I took Bess to training class today, having missed the last two because of her season. She was like a different dog, very subduded (as she has been for a little while), not herself at all .... the trainer asked if her teats are enlarged, and actually they are, also if she carries toys to her bed, and she does (but she often does that anyway).

So I've booked to see the vet tomorrow afternoon. Does anyone have any experience of this?

Thanks, Sue


----------



## Sezra (May 20, 2011)

Hi Sue

Daisy had a phantom pregnancy and starting to produce milk. She didn't do too much nesting thank goodness but she was quieter. Thankfully there was no grumpiness though. The vet gave us something to help end it but I am afraid I can't remember what it was called. 

It is more common than I realised.
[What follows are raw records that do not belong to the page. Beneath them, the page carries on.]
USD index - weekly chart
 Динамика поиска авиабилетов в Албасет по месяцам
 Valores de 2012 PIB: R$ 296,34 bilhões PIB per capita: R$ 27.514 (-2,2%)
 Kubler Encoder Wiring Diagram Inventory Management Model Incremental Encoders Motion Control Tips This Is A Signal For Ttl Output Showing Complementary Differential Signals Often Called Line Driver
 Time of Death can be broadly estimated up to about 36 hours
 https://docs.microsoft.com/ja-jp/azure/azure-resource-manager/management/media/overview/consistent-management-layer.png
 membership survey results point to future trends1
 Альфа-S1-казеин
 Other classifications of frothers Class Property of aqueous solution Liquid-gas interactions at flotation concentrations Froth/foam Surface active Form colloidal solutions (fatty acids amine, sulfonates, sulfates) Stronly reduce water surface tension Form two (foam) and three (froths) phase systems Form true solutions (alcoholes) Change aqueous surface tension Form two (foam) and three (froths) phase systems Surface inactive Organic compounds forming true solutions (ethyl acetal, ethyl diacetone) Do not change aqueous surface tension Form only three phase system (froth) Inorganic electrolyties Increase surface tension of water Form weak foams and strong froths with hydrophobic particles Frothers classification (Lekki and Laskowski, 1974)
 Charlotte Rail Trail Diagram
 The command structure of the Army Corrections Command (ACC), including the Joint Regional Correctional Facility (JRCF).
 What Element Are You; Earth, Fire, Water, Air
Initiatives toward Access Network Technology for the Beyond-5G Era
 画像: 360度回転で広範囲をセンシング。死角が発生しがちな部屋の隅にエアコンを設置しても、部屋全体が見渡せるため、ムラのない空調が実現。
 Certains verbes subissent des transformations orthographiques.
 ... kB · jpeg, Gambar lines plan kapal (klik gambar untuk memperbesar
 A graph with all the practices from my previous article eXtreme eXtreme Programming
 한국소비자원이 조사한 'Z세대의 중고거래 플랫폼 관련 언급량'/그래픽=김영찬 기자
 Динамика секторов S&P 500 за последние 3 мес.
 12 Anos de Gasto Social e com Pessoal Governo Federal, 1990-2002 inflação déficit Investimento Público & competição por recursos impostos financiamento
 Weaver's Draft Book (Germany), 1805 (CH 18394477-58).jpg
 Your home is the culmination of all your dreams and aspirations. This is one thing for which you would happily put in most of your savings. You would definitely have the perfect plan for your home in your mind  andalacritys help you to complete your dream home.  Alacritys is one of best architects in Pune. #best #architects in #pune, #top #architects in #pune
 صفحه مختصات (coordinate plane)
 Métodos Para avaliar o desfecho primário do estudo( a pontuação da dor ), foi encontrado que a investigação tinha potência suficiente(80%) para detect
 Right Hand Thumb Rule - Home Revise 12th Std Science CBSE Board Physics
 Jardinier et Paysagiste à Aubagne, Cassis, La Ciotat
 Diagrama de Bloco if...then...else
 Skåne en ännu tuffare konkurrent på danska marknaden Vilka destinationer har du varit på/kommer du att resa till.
Up to 60% of bitches will experience a false pregnancy and most have mild symptoms that will go on their own. It is only if more severe that something is given. 

Do let us know what the vet says and hope your lovely Bess is ok.  x


----------



## kendal (Jul 16, 2009)

A frinds dog had 2 or 3 phantoms she was very unsettled, shedded hers and her other dogs beds.


----------



## Mogdog (Feb 6, 2011)

Sezra said:


> Hi Sue
> 
> Daisy had a phantom pregnancy and starting to produce milk. She didn't do too much nesting thank goodness but she was quieter. Thankfully there was no grumpiness though. The vet gave us something to help end it but I am afraid I can't remember what it was called.
> 
> ...


Thank you Sarah. I don't know much about it but did look on Google it and saw the 60% statistic ... quite surprising. Maybe it will affect when she can be spayed. Anyway, I'll post what the vet says, as it may be useful for others. Has Daisy been spayed? x



kendal said:


> A frinds dog had 2 or 3 phantoms she was very unsettled, shedded hers and her other dogs beds.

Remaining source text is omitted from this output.